### ZIEL:
Gib aus dem Text über den Klostergarten in Hofheim den Abschnitt wortgetreu wieder, der mit „Der russische Schriftsteller“ beginnt und bis einschließlich „seiner Schöpfung erfahrbar.“ reicht.

### ANGEZEIGTER TEXT:
========================

Im Garten dem Herzen Gottes nahe

Blumenwiese im Garten des Exerzitienhauses in Hofheim Foto: Katrin Reichel

Ein Spaziergang durchs Kirchenjahr: Pflanzen und Früchte werden im Christentum religiös gedeutet

Von Bärbel Faustmann

Leben in Fülle, Schutz vor dem Bösen, Himmelsschlüssel, Paradies… Beim Gang durch den Garten am Exerzitienhaus in Hofheim begegnet man dem Duft des Christentums.

Der russische Schriftsteller Fjodor Dostojewski sagt es so: „Liebet die ganze Schöpfung Gottes, das ganze Weltall wie auch das kleinste Sandkorn. Jedes Blättchen liebet und jeden Sonnenstrahl. Liebet die Tiere, liebt die Gewächse. Wenn ihr das tut, so werden sich euch in ihnen die Geheimnisse Gottes offenbaren.“

„Viele Pflanzen haben mythologische und spirituelle Bedeutung“, erzählt die 41-jährige Forstwissenschaftlerin Dr. Katrin Reichel aus Königstein. Im herbstlichen Garten des Exerzitienhauses in Hofheim gibt sie ihr Wissen über Pflanzen und deren Deutung im kirchlichen Jahresverlauf preis. Der Blick in den Garten öffnet das Herz. Nichts ist zufällig, keine Blüte, kein Blatt und kein Baum, Gott ist in seiner Schöpfung erfahrbar.

========================

### VORLIEGENDE ANGABEN:
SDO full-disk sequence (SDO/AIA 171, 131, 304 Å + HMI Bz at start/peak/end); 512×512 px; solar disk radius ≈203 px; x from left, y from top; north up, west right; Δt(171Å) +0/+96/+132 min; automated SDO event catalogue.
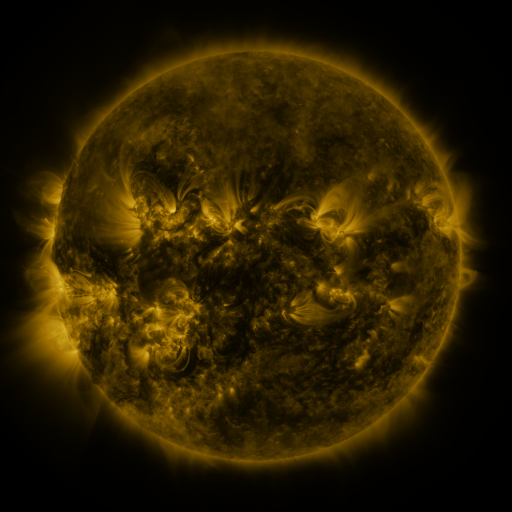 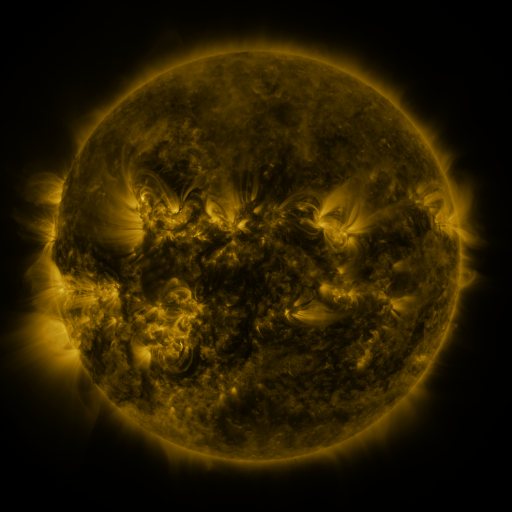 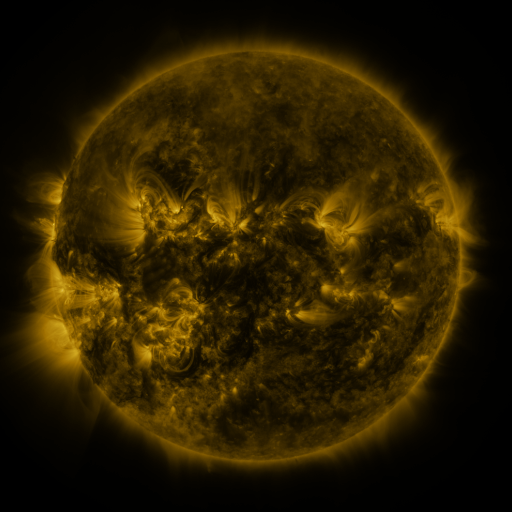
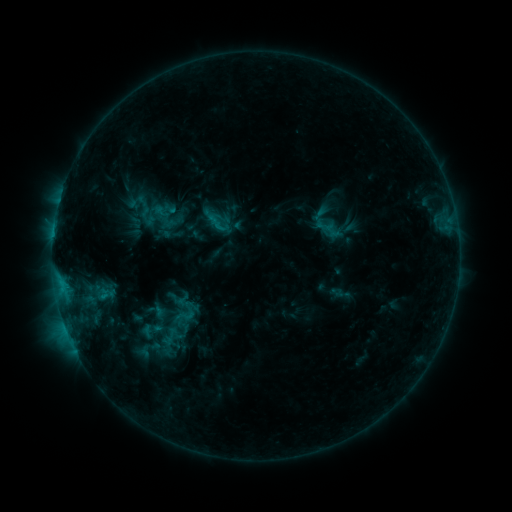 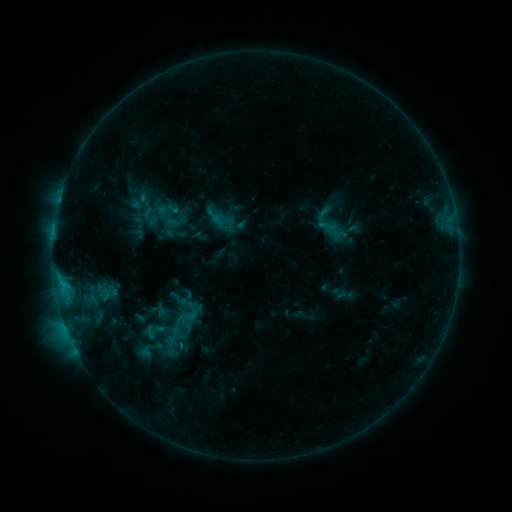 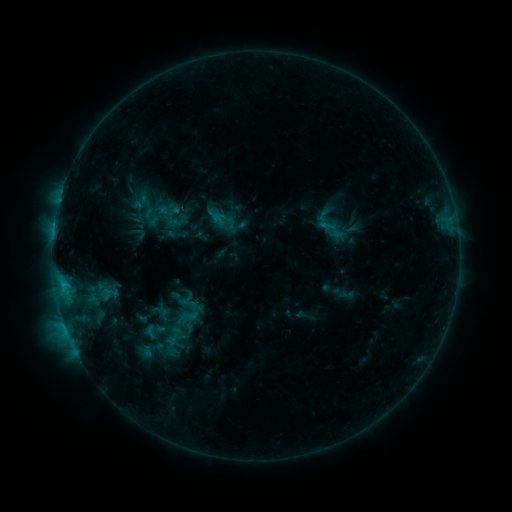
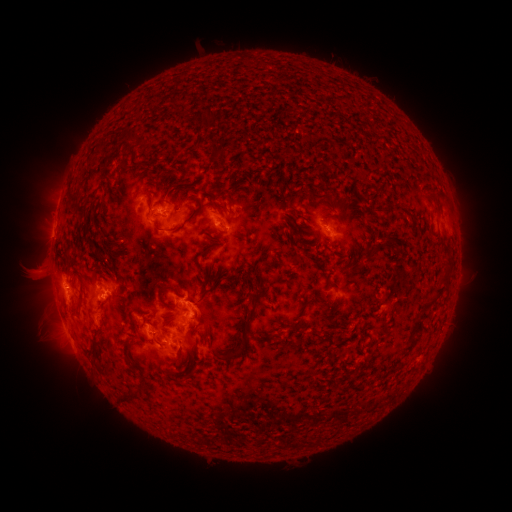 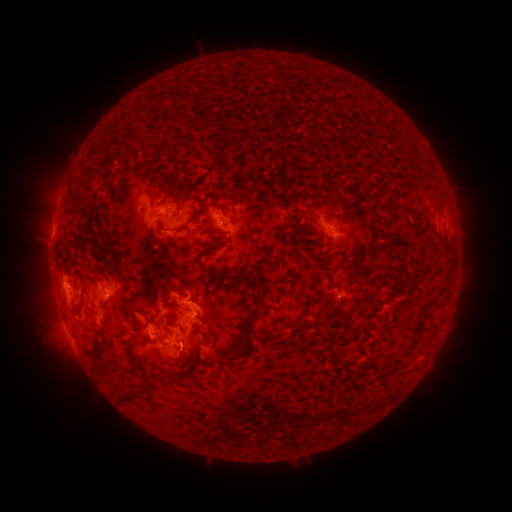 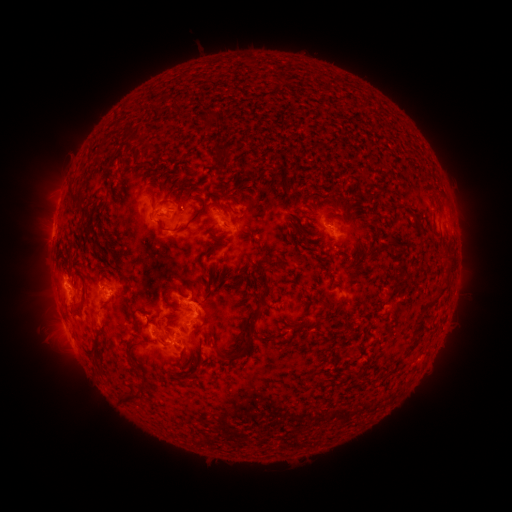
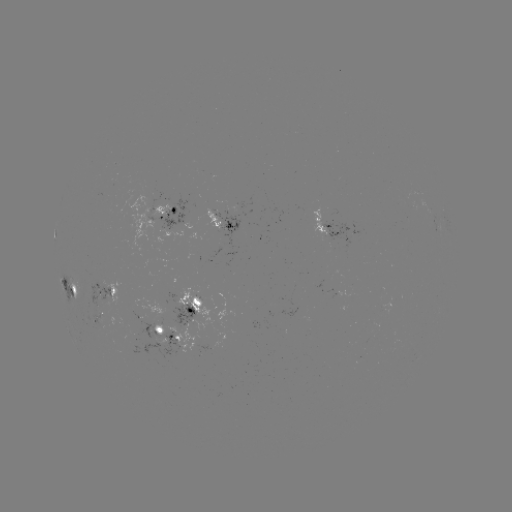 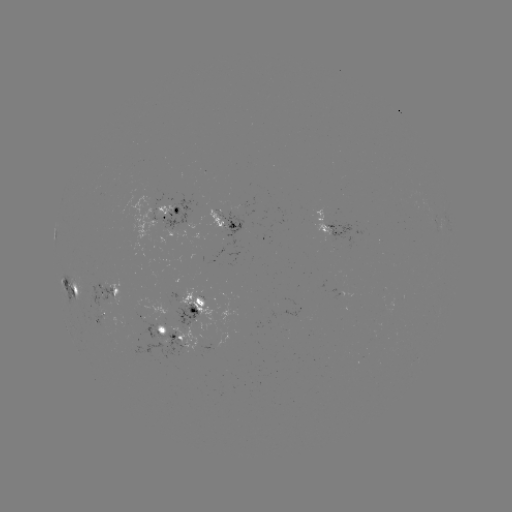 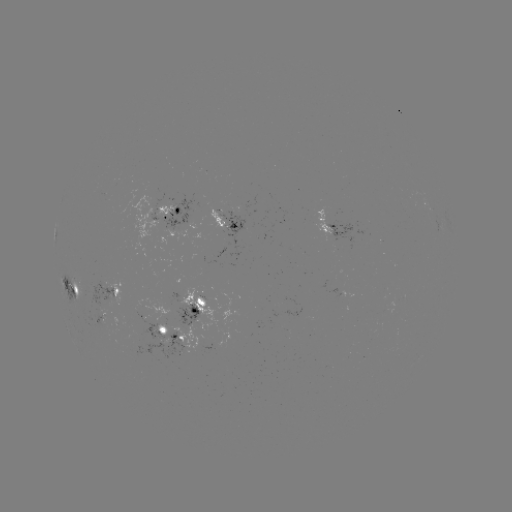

========================

### LÖSUNG:
Der russische Schriftsteller Fjodor Dostojewski sagt es so: „Liebet die ganze Schöpfung Gottes, das ganze Weltall wie auch das kleinste Sandkorn. Jedes Blättchen liebet und jeden Sonnenstrahl. Liebet die Tiere, liebt die Gewächse. Wenn ihr das tut, so werden sich euch in ihnen die Geheimnisse Gottes offenbaren.“

„Viele Pflanzen haben mythologische und spirituelle Bedeutung“, erzählt die 41-jährige Forstwissenschaftlerin Dr. Katrin Reichel aus Königstein. Im herbstlichen Garten des Exerzitienhauses in Hofheim gibt sie ihr Wissen über Pflanzen und deren Deutung im kirchlichen Jahresverlauf preis. Der Blick in den Garten öffnet das Herz. Nichts ist zufällig, keine Blüte, kein Blatt und kein Baum, Gott ist in seiner Schöpfung erfahrbar.